* Activity *
Exclude the pictures, then repeat exactly each line from the one containing "поделу Ассанжа обизнасиловании" to the final line of the records that follow.

Scraped caption text data:
◆ ◆ ◆ ◆
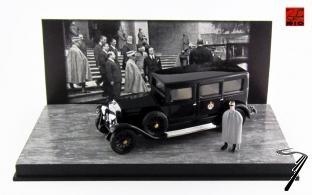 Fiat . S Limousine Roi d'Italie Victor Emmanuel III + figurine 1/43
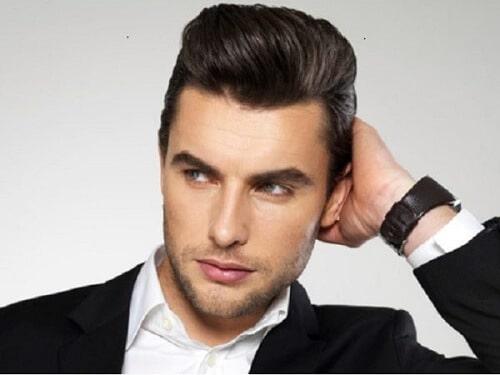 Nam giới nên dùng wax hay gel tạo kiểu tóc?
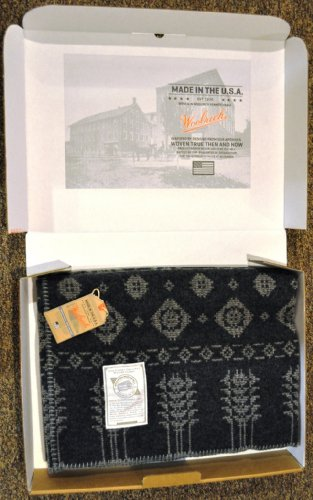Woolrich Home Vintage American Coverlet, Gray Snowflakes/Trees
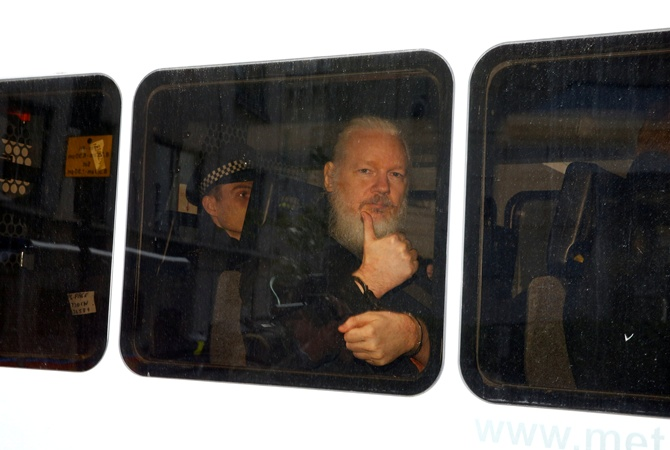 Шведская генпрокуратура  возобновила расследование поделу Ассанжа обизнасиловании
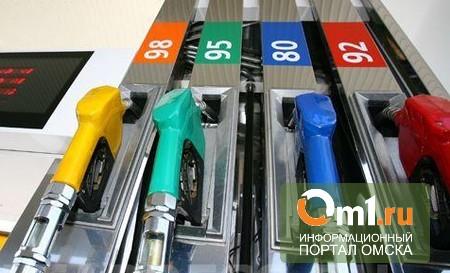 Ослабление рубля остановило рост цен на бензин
◆ ◆ ◆ ◆
* Exercise response *
 Шведская генпрокуратура  возобновила расследование поделу Ассанжа обизнасиловании
 Ослабление рубля остановило рост цен на бензин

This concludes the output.